WORK REQUEST => Take every line from the listing below that includes "bushbuck" and copy it.

INPUT DATA =>

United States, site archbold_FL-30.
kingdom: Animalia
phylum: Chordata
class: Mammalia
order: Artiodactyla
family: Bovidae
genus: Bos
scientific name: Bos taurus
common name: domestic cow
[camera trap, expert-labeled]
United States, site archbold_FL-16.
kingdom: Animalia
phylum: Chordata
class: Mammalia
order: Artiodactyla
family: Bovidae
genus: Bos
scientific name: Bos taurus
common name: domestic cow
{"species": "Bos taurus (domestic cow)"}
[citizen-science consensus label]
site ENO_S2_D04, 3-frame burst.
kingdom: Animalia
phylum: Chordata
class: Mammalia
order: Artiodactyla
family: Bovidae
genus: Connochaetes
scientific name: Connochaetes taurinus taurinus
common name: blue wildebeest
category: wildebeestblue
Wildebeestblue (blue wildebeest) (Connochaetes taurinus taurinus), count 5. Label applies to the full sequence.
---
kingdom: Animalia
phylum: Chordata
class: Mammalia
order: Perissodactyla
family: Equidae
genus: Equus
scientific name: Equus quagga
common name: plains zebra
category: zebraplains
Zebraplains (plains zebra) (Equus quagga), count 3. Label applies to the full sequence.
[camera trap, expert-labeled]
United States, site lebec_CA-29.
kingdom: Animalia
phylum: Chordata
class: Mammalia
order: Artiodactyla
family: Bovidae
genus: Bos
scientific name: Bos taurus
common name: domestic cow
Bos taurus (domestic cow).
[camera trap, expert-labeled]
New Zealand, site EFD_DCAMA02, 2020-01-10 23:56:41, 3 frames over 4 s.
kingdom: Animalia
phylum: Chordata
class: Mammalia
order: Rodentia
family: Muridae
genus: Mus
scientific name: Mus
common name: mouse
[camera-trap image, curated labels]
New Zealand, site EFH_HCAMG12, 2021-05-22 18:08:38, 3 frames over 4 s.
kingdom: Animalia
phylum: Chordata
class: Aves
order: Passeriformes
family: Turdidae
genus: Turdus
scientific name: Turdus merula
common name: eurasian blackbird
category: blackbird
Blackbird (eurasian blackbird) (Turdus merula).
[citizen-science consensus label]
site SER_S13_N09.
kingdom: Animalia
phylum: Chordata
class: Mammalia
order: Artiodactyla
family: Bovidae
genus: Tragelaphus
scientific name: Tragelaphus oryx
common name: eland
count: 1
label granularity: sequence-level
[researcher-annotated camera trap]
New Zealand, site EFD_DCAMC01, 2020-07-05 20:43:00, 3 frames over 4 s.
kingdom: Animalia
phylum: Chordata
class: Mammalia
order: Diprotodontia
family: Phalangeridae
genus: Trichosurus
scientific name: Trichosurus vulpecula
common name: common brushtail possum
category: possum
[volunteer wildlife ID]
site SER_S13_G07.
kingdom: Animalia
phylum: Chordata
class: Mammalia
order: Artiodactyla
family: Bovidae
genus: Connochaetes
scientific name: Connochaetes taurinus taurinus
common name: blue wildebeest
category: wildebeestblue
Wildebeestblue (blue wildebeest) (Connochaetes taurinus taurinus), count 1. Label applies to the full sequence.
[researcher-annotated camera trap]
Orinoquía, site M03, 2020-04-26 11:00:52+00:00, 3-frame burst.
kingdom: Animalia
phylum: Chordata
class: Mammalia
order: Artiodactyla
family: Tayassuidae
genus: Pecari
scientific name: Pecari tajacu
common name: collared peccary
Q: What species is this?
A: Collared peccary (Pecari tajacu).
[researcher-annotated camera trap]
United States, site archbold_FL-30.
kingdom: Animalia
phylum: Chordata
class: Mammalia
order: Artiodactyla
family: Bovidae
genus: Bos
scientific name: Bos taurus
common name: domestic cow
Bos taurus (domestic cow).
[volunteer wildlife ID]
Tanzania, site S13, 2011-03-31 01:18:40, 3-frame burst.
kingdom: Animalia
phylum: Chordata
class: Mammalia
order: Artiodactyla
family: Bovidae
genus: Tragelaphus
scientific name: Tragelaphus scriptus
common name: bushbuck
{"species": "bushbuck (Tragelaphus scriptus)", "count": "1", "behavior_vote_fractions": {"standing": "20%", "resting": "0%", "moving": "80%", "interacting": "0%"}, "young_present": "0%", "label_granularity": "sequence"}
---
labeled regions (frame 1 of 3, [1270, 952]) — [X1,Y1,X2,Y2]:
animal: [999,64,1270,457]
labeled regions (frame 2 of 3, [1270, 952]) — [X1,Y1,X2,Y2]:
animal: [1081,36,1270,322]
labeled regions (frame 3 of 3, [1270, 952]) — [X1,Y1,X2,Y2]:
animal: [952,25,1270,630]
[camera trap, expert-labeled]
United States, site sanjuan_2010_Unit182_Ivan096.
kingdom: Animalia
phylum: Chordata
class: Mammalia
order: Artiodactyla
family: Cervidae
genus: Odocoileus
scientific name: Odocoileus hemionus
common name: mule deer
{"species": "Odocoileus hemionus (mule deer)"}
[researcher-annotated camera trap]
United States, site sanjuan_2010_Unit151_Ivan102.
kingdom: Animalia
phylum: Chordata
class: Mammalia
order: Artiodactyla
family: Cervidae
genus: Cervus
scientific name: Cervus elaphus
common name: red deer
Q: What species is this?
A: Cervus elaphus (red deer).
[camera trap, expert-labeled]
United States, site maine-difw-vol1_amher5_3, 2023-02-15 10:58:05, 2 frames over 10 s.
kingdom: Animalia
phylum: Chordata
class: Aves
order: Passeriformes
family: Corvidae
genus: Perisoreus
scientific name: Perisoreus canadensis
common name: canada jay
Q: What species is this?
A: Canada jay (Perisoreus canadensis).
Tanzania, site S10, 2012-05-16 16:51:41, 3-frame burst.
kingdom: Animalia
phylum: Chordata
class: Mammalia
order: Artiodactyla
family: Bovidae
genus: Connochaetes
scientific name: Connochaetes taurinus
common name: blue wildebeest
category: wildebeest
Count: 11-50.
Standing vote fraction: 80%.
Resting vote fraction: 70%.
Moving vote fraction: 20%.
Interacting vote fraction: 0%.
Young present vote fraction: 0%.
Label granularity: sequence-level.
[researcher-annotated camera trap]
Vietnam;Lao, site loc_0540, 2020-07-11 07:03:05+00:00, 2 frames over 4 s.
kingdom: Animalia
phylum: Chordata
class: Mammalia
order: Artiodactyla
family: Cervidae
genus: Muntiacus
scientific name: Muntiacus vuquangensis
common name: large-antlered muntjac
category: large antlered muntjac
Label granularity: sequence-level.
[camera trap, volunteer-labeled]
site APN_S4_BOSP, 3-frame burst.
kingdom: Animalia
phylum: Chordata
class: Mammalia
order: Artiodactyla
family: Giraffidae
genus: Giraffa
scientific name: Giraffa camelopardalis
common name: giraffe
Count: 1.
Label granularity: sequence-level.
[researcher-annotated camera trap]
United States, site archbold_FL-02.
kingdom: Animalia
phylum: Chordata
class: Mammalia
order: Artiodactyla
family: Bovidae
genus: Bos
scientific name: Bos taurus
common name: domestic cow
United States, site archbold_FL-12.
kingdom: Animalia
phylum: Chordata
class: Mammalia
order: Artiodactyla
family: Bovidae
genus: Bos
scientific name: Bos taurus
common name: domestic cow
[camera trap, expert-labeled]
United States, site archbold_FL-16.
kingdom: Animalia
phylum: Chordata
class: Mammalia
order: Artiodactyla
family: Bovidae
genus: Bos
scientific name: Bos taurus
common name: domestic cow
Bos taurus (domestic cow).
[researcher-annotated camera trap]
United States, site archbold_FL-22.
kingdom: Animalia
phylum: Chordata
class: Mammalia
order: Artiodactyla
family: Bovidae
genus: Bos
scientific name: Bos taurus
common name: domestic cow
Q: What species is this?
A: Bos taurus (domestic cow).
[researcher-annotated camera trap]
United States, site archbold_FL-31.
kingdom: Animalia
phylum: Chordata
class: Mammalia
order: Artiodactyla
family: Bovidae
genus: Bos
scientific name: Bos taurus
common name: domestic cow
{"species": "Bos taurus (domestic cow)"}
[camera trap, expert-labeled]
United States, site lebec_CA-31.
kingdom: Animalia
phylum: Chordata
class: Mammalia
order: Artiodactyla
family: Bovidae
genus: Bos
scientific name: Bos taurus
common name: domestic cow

SOLUTION TO THIS TASK =>
common name: bushbuck
{"species": "bushbuck (Tragelaphus scriptus)", "count": "1", "behavior_vote_fractions": {"standing": "20%", "resting": "0%", "moving": "80%", "interacting": "0%"}, "young_present": "0%", "label_granularity": "sequence"}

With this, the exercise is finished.